読解文>
※ ※ ※
秋月瑛二の「自由」つぶやき日記

政治・社会・思想-反日本共産党・反共産主義

門田隆将

1699/門田隆将8/6ブログの「ファクト」無視と「夢見」ぶり。

 門田隆将は「ファクト」重視の「リアリスト(現実主義者)」か。どの程度に?
 出所の特定が最近はむつかしい。援用、二欄以上にほぼ同時に掲載、などによる。
 門田隆将が8/6のどこかのブログサイトで書いている。
 第一。つぎは、「ファクト」無視だろう。
 いわく。-「森友や加計問題で、“ファクト”がないままの異常なマスコミによる安倍叩きがやっとひといき…」。
 「異常なマスコミによる安倍叩き」があったことは、私も「ファクト」だと思う。
 しかし、「“ファクト”がないままの」と断じるのは、ファクトを無視している。
 何らかの<違法>とか明らかな<裁量権逸脱>のレベルだけが、議論の際に考慮されていた「ファクト」ではないだろう。
※ ※ ※
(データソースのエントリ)
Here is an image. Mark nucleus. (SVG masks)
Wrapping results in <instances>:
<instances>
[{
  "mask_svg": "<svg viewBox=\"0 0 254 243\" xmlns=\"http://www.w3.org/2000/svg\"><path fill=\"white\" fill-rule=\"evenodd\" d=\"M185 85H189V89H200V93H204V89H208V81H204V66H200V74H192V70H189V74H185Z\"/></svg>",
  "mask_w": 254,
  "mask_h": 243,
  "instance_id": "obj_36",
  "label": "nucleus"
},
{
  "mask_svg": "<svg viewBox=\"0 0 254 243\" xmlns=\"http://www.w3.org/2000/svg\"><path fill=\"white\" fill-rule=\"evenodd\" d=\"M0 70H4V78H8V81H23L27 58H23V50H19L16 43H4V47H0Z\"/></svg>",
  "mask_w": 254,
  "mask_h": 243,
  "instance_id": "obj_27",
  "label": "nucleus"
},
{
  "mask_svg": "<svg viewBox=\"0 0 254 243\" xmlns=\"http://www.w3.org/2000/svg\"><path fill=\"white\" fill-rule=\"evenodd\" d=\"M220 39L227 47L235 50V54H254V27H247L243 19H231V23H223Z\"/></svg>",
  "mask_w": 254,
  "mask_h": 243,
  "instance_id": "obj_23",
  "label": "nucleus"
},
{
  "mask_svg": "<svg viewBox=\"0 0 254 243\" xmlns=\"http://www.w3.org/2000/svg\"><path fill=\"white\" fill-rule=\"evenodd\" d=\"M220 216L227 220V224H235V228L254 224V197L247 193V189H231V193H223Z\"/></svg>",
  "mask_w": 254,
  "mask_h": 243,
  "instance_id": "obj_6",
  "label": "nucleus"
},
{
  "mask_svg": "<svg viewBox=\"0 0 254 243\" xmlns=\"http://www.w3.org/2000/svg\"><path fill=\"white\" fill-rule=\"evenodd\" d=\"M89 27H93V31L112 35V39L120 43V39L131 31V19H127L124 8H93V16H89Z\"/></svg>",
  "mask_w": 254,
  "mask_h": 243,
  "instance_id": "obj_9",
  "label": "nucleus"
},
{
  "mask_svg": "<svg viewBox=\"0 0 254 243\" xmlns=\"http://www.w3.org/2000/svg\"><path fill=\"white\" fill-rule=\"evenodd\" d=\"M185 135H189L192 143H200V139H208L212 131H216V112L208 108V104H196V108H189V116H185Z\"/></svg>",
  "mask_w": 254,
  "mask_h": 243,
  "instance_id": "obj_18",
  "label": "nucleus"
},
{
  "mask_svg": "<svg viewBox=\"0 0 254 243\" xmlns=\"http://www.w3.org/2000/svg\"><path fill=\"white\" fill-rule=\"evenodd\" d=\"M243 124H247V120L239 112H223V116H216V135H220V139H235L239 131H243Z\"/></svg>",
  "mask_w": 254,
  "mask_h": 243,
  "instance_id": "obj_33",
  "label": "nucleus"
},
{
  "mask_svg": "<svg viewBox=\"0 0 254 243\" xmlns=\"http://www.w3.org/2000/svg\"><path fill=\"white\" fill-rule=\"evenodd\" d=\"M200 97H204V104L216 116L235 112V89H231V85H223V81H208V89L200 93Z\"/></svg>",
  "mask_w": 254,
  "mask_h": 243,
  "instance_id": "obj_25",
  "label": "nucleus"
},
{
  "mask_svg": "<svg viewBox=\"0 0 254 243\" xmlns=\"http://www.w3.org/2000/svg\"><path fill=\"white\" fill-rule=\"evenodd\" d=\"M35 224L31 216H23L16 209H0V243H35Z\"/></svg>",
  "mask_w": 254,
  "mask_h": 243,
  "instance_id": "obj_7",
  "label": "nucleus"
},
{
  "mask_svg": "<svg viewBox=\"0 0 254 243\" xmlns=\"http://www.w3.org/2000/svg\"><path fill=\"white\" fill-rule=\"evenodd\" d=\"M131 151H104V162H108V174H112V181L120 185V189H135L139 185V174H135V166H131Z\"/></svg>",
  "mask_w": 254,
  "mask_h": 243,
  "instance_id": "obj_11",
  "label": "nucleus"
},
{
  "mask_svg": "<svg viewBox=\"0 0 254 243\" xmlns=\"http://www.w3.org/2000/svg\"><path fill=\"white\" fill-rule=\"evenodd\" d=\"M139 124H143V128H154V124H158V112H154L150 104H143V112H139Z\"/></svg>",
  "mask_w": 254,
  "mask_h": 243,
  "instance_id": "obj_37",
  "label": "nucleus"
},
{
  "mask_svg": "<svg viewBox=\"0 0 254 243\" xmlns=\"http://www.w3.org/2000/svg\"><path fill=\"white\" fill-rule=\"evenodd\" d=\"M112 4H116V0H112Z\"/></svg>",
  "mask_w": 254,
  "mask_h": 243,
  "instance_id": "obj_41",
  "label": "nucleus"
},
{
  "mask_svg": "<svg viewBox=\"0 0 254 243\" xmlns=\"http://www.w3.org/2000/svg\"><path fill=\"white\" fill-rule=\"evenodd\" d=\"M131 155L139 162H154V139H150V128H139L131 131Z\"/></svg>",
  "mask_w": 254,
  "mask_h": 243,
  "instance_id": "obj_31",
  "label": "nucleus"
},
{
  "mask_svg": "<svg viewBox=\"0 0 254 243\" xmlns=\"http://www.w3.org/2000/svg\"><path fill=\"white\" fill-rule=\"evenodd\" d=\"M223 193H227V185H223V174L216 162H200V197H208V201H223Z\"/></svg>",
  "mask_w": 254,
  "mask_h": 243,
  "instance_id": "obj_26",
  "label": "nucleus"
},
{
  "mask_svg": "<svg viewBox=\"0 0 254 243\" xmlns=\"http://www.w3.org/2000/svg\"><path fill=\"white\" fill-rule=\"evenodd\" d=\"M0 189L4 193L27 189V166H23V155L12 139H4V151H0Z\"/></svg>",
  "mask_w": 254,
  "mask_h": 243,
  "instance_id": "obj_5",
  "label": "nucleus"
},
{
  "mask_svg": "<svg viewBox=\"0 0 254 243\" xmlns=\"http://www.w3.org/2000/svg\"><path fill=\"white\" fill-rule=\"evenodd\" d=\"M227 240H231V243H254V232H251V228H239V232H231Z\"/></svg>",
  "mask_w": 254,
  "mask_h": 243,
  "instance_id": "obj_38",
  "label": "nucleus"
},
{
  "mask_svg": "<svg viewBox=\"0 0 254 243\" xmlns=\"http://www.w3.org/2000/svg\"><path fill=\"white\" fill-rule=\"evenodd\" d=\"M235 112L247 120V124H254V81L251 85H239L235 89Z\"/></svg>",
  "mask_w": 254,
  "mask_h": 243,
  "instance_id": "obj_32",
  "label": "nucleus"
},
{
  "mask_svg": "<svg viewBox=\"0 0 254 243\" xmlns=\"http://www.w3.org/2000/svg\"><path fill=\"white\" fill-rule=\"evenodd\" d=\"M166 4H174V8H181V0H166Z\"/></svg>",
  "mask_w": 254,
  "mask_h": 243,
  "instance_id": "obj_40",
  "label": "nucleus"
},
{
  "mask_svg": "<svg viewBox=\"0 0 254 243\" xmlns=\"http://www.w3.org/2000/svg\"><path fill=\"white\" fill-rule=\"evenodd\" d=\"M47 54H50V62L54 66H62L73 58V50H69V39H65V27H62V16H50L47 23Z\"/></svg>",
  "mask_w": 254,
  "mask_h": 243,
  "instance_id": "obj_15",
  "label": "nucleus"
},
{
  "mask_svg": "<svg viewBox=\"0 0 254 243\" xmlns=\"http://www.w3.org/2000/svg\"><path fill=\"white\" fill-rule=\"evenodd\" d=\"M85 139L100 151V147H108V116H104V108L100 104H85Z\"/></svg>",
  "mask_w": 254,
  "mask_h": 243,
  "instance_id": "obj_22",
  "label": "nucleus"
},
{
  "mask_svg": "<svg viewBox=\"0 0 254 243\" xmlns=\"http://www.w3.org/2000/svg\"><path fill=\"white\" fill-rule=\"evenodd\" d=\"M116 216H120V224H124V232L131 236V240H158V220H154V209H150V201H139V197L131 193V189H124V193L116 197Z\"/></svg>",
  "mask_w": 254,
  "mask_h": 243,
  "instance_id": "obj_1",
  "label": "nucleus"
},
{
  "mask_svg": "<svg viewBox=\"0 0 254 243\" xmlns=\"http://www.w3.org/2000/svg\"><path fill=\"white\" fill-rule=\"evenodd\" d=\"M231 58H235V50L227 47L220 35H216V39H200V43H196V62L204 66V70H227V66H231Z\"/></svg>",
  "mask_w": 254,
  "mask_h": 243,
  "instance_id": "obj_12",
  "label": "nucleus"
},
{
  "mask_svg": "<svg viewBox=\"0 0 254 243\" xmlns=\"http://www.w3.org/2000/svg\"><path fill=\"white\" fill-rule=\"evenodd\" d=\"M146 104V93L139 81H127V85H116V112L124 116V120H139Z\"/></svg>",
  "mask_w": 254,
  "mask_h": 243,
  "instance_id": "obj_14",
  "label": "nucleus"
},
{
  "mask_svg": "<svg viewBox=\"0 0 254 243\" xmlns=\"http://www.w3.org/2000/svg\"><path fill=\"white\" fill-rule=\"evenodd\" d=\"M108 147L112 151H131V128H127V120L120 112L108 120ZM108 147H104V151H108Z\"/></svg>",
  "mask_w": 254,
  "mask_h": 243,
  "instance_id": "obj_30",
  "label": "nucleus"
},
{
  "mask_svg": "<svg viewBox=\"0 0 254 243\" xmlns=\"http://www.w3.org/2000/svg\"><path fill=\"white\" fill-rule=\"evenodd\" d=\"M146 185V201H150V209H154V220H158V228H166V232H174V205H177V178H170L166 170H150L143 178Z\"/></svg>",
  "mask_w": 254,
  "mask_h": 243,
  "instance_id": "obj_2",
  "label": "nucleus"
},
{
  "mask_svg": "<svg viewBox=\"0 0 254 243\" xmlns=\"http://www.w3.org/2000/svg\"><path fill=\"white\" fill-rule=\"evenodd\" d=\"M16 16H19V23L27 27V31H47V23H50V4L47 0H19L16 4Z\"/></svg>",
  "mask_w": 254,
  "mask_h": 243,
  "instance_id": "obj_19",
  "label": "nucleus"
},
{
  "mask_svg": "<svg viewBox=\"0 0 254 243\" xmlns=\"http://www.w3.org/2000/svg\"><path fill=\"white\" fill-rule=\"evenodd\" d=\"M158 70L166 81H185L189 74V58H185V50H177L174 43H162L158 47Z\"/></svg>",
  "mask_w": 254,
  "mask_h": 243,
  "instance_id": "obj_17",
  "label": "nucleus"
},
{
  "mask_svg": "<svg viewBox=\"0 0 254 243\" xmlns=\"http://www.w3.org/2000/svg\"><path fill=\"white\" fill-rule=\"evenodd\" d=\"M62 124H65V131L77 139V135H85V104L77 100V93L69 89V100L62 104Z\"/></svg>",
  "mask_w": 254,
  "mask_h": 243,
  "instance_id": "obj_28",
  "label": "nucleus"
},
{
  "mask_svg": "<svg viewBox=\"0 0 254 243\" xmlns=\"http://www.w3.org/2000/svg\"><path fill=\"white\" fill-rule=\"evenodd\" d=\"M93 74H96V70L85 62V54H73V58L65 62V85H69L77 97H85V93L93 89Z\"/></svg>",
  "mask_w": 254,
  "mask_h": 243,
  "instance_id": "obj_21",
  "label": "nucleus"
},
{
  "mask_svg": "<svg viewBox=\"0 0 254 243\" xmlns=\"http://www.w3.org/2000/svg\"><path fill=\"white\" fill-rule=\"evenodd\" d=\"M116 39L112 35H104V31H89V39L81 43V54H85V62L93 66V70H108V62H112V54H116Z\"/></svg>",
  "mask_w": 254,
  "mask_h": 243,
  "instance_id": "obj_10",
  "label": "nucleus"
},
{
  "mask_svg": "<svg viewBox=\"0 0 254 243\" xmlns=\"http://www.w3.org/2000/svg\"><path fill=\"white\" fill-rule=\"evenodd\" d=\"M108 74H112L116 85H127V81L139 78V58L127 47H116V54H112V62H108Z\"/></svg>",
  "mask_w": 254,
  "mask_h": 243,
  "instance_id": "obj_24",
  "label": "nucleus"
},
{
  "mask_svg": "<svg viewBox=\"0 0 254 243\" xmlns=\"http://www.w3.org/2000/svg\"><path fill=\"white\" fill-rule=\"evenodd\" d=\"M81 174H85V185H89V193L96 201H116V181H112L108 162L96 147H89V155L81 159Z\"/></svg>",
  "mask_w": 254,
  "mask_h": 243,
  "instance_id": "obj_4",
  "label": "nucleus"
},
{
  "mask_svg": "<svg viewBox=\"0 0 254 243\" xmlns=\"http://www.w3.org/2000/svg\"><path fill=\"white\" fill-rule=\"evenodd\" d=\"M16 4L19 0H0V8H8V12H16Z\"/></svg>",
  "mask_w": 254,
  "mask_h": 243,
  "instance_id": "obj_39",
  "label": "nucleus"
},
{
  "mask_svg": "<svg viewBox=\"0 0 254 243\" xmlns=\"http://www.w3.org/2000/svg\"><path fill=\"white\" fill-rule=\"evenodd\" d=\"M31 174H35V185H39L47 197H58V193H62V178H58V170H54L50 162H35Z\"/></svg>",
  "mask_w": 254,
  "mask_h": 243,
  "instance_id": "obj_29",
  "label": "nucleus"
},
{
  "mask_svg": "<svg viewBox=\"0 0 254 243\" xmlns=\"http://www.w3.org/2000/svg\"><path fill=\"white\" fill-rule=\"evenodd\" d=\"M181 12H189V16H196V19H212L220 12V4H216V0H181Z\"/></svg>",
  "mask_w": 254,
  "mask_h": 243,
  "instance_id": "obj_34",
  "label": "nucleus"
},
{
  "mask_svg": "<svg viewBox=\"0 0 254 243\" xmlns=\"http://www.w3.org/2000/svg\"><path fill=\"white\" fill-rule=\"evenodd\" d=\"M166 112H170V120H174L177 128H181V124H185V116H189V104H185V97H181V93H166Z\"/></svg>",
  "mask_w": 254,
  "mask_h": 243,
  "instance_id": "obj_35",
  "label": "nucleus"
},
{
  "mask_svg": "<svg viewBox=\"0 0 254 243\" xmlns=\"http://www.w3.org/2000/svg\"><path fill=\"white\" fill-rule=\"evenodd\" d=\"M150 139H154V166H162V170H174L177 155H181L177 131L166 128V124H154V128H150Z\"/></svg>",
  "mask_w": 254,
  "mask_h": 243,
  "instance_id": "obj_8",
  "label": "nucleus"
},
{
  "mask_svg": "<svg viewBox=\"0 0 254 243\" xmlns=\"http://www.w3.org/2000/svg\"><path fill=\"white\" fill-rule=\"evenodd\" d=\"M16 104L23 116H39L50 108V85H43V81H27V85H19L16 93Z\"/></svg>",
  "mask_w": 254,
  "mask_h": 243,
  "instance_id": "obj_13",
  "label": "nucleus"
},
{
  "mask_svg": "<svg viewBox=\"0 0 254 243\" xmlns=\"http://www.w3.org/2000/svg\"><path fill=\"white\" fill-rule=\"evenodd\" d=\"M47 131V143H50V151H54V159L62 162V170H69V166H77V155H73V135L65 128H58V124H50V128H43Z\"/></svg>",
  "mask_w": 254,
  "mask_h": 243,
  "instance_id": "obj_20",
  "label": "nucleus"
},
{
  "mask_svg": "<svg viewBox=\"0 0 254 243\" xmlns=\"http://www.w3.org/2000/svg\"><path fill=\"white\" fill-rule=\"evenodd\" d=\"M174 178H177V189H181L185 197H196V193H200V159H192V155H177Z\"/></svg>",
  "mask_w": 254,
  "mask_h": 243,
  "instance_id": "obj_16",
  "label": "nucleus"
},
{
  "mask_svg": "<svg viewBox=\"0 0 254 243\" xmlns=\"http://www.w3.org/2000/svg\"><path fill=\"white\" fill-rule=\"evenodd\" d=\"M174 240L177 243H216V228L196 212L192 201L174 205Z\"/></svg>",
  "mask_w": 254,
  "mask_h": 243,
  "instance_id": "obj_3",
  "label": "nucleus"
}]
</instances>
※ ※ ※
作業指示>
A. 本文から、「政治・社会・思想-反日本共産党・反共産主義」を含む語句で始まり「第一。つぎは、「ファクト」無視だろう。」で終わる部分を、一字一句変えずに引用してください。
B. エントリのうち、文字列「instances」を含む行をすべて示してください。大文字と小文字は区別します。
これらのエントリは本文とは無関係です。

解答一覧>
A.
政治・社会・思想-反日本共産党・反共産主義

門田隆将

1699/門田隆将8/6ブログの「ファクト」無視と「夢見」ぶり。

 門田隆将は「ファクト」重視の「リアリスト(現実主義者)」か。どの程度に?
 出所の特定が最近はむつかしい。援用、二欄以上にほぼ同時に掲載、などによる。
 門田隆将が8/6のどこかのブログサイトで書いている。
 第一。つぎは、「ファクト」無視だろう。

B.
Wrapping results in <instances>:
<instances>
</instances>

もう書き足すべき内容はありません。